National Life Ins. Co. of United States v. Eggleston

On Rehearing. In its motion for rehearing and for additional findings of fact, plaintiff in error calls our attention to an error in copying the letter of February 10th from Chiles to Toy Bros. The letter is copied as stating, "this request may be signed by a legally appointed guardian," when the verbiage of the letter is, "the request must be signed by a legally appointed guardian." We make the correction as suggested, so as to show the use of the word "must" instead of "may." A correction in the statement of facts giving the date of the letter from Toy to Chiles inclosing the check for $50 and the seven notes is made. The date of the letter is February 14, 1911, instead of February 4th, as in the statement. This last error evidently resulted from an error in the letter from Chiles to Toy of February 15th, in which he says: "I have your favor of the 4th inst., inclosing check, etc."

Plaintiff in error requests that this court find as a fact that, as a condition to its reducing its outstanding contract of insurance, the company required that a written application for such reduction be submitted to it and the terms of it. The letter is referred to in the opinion as of January 30th and a portion only of it copied. We here copy the letter in full: *Page 949

"January 30th, 1911.

"Mr. S. H. Chiles, Manager, 209 Praetorian Bldg., Dallas, Texas — Dear Sir: In, re 118637. J. W. Eggleston. In response to yours of the 28th, I beg to say that we will be pleased to reduce the above policy from $10,000.00 to $5,000.00 upon surrender of the original policy and receipt of proper application for reduction duly completed by the insured and beneficiary, which application is herein inclosed. The settlement of premium suggested by you is entirely satisfactory to the company, and I inclose you herein six notes of $25.00 each and one of $12.60, to which obtain signature, collect the $50.00 referred to in your communication, when the matter will have our further consideration. Thanking you for your attention to this matter, I am, with kind regards,

"Very truly yours, C. M. Currie,

"CMC/MAN. Assistant Secretary."

The letter of February 10, 1911, from Chiles to Toy Bros., copied in the opinion, shows the further action of the company.
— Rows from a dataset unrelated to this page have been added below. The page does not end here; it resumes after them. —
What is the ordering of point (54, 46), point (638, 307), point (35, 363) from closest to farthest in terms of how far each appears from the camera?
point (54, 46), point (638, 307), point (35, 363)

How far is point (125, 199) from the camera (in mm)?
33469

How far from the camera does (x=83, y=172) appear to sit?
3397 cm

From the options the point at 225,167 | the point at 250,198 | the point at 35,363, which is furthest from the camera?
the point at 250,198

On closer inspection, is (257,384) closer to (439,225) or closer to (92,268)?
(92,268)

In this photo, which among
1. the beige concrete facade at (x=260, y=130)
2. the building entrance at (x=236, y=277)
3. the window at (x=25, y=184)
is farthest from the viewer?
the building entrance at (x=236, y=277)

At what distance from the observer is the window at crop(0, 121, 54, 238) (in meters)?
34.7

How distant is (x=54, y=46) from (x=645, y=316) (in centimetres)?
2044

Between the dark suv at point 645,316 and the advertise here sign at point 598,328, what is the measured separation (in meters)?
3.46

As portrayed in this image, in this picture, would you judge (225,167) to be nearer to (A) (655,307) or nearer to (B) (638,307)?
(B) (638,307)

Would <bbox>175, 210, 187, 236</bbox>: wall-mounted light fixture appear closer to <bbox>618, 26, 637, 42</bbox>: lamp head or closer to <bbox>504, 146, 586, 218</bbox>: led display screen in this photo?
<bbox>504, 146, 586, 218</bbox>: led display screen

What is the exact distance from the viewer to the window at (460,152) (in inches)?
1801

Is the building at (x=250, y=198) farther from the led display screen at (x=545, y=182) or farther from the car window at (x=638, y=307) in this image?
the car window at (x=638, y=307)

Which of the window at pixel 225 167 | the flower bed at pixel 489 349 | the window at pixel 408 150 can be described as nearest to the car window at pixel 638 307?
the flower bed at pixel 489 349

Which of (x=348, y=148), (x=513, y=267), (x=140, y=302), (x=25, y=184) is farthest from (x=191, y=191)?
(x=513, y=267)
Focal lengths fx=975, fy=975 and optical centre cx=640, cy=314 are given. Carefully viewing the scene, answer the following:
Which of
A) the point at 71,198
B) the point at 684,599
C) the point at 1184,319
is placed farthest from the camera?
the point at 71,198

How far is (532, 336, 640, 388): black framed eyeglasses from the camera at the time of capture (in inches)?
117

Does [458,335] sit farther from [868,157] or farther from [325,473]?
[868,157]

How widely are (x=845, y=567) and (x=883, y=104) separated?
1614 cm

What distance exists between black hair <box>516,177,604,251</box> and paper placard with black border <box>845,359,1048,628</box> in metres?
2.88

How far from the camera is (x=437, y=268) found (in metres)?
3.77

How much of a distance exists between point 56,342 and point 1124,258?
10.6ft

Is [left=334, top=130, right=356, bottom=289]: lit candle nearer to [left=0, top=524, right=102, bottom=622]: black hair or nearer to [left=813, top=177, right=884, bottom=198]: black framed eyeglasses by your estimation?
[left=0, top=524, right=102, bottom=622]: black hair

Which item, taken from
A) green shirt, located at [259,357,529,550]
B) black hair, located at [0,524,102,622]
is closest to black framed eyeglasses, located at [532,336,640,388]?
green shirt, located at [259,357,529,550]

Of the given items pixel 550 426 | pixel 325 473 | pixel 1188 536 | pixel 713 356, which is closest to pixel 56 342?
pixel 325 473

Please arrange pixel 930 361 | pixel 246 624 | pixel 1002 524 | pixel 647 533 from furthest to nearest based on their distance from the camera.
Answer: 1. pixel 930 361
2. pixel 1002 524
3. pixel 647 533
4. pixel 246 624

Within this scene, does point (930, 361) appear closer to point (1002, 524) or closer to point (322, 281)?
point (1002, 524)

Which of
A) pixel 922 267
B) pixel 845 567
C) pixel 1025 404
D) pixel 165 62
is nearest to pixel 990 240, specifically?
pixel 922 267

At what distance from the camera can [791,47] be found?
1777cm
Plaintiff in error requests this court to find as a fact that prior to the execution of the application for reduction of insurance Eggleston and wife had informed Toy that Mrs. Eggleston was the legally appointed guardian of the beneficiary, John W. Eggleston, Jr., and that Toy had no information to the contrary. The evidence is not clear on the fact requested. We state the evidence: J. C. Toy said:

"The only information I had as to whether or not Mrs. Eggleston was the legally appointed guardian of J. W. Eggleston, Jr., was the statement of Mr. Eggleston and Mrs. Eggleston that such was the case. They stated to me that she was his guardian."

At the request of appellant, we further find as a fact that the company never appropriated to its own use the money and the seven notes delivered by Eggleston to Toy for the purpose of paying the premium on the reduced insurance, but held same in suspense until March 20, 1911, when Currie sent the cash and notes to Chiles to be delivered to Eggleston; Chiles, through Toy, returned them to Eggleston March 25, 1911; the money and notes were returned to the company, when the company again sent them back to a bank at Ft. Worth to be delivered to Eggleston or any one representing him; and on May 29, 1911, Mrs, Eggleston, then the appointed guardian of Mr. Eggleston, accepted from the bank the money and notes. A question is raised by the appellee as to whether Mrs. Eggleston, without an order of court, could accept the money and notes; Eggleston then being insane.

We are requested to make other findings of fact, but we think the record would hardly justify the requested findings, and for that reason we have not done so. The original opinion expressed the disposition we think should be made of the case, and the motion for a rehearing is overruled.